Recorded data
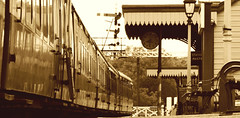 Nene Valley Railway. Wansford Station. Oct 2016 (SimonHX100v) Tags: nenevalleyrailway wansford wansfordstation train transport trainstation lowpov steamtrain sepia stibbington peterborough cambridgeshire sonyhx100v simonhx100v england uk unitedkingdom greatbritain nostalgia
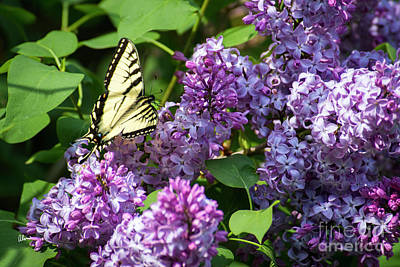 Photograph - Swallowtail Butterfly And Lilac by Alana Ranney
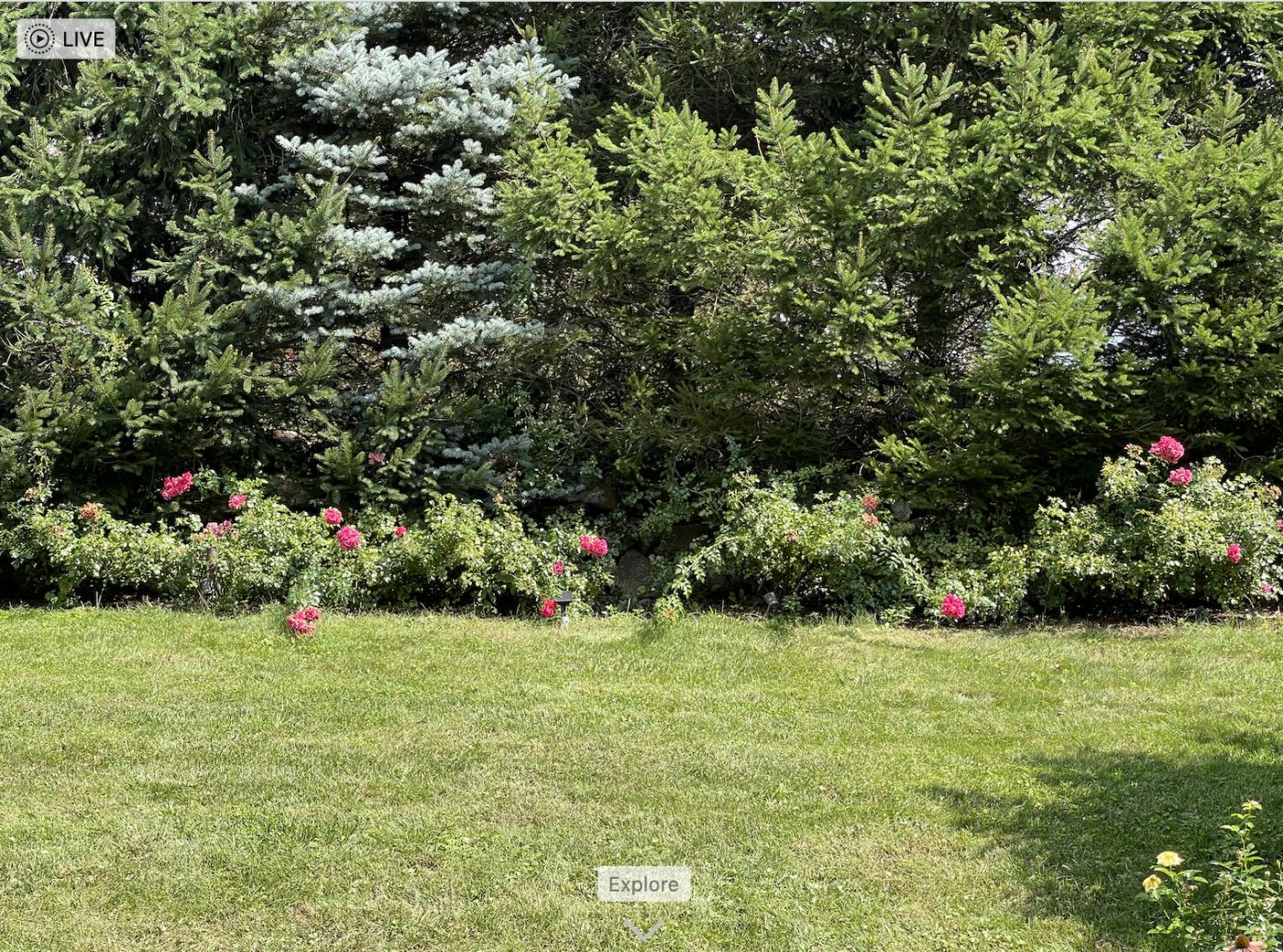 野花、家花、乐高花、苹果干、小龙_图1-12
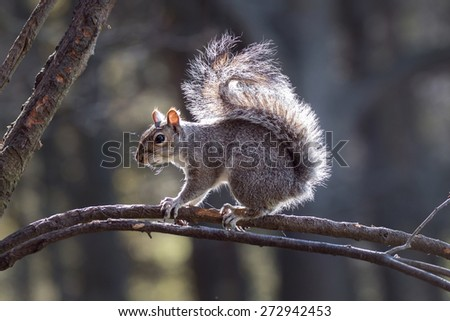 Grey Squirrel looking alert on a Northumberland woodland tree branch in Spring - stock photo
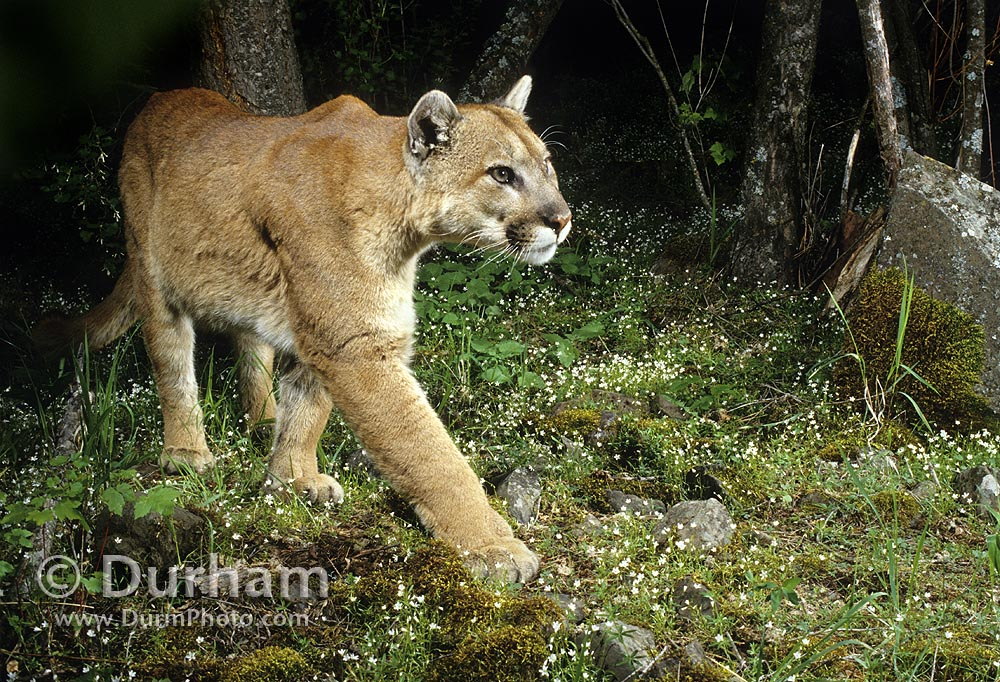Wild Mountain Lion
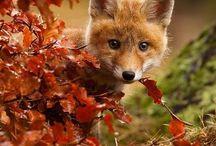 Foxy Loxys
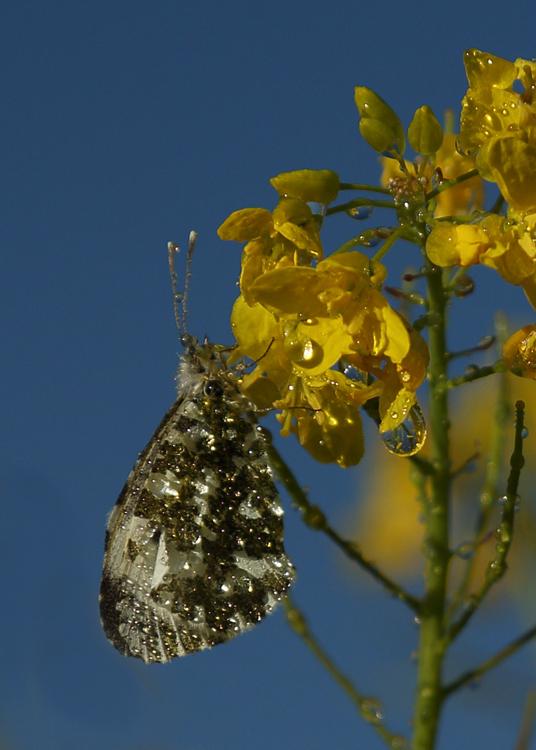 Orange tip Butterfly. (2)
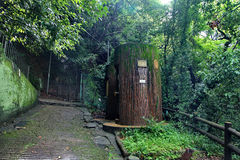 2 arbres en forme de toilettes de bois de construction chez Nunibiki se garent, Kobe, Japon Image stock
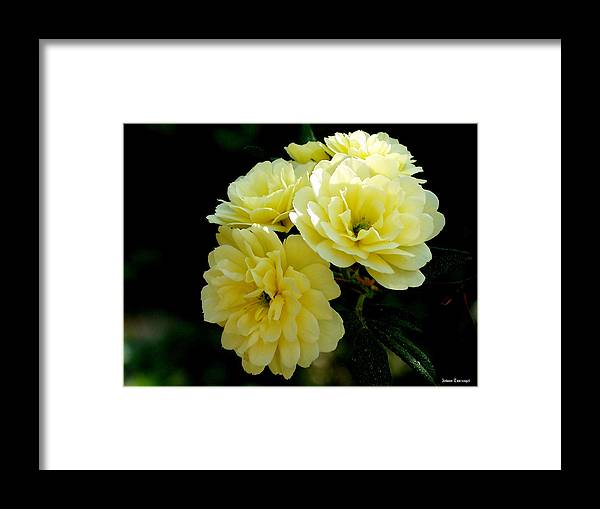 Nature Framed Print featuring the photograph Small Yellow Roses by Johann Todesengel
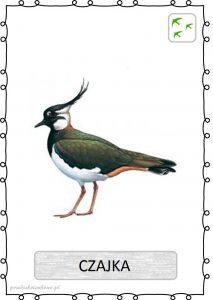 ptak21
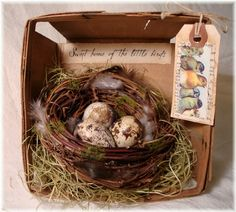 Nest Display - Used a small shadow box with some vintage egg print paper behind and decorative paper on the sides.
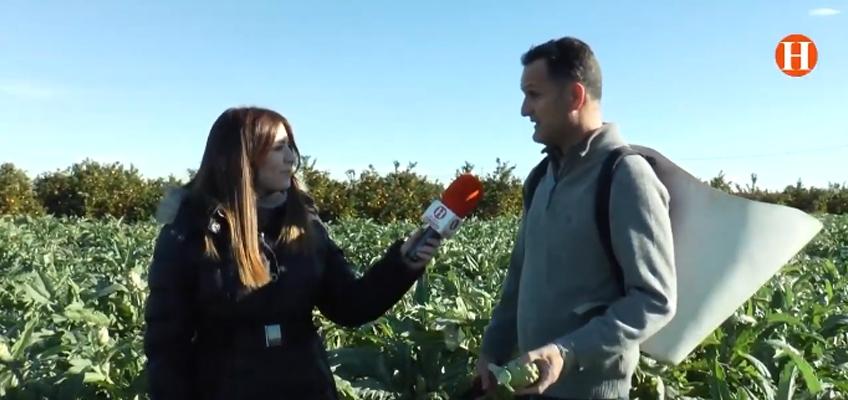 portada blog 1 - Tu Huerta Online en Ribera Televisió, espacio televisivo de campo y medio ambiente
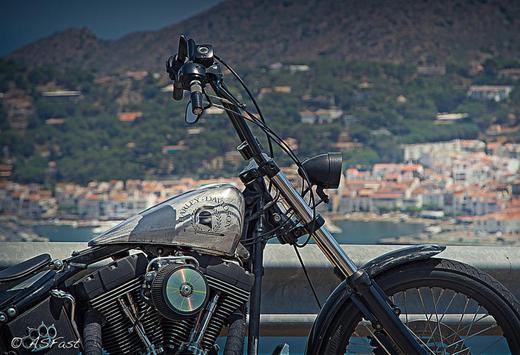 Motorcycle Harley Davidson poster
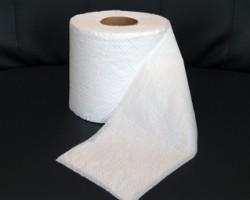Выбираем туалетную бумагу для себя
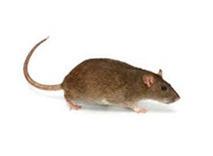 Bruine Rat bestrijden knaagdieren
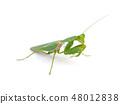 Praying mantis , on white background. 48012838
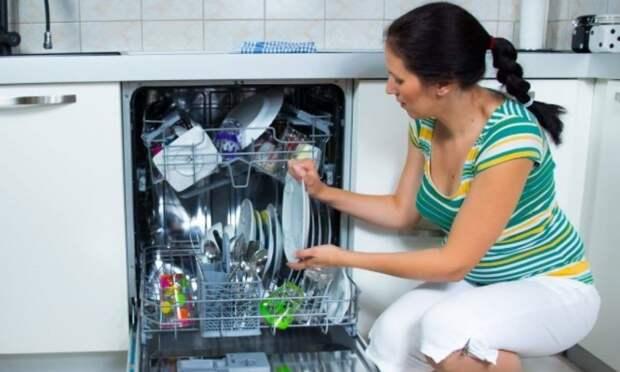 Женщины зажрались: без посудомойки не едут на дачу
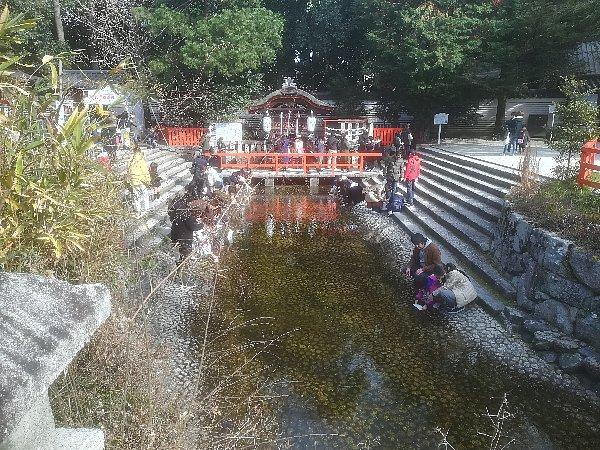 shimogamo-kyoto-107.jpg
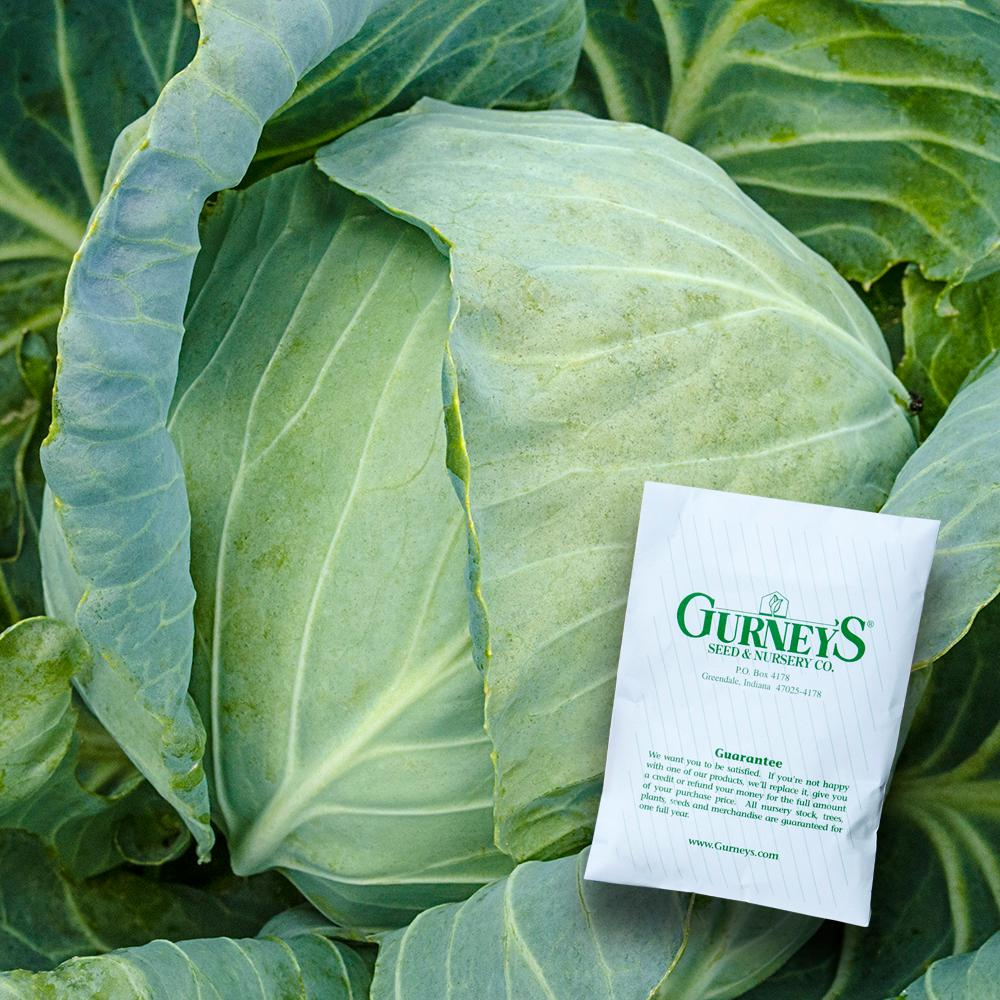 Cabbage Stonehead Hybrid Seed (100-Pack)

§ **Your instructions**: The entries above are to be reproduced exactly, with the pictures dropped.

§ **Written answer**:
 Nene Valley Railway. Wansford Station. Oct 2016 (SimonHX100v) Tags: nenevalleyrailway wansford wansfordstation train transport trainstation lowpov steamtrain sepia stibbington peterborough cambridgeshire sonyhx100v simonhx100v england uk unitedkingdom greatbritain nostalgia
 Photograph - Swallowtail Butterfly And Lilac by Alana Ranney
 野花、家花、乐高花、苹果干、小龙_图1-12
 Grey Squirrel looking alert on a Northumberland woodland tree branch in Spring - stock photo
Wild Mountain Lion
 Foxy Loxys
 Orange tip Butterfly. (2)
 2 arbres en forme de toilettes de bois de construction chez Nunibiki se garent, Kobe, Japon Image stock
 Nature Framed Print featuring the photograph Small Yellow Roses by Johann Todesengel
 ptak21
 Nest Display - Used a small shadow box with some vintage egg print paper behind and decorative paper on the sides.
 portada blog 1 - Tu Huerta Online en Ribera Televisió, espacio televisivo de campo y medio ambiente
 Motorcycle Harley Davidson poster
Выбираем туалетную бумагу для себя
 Bruine Rat bestrijden knaagdieren
 Praying mantis , on white background. 48012838
 Женщины зажрались: без посудомойки не едут на дачу
 shimogamo-kyoto-107.jpg
 Cabbage Stonehead Hybrid Seed (100-Pack)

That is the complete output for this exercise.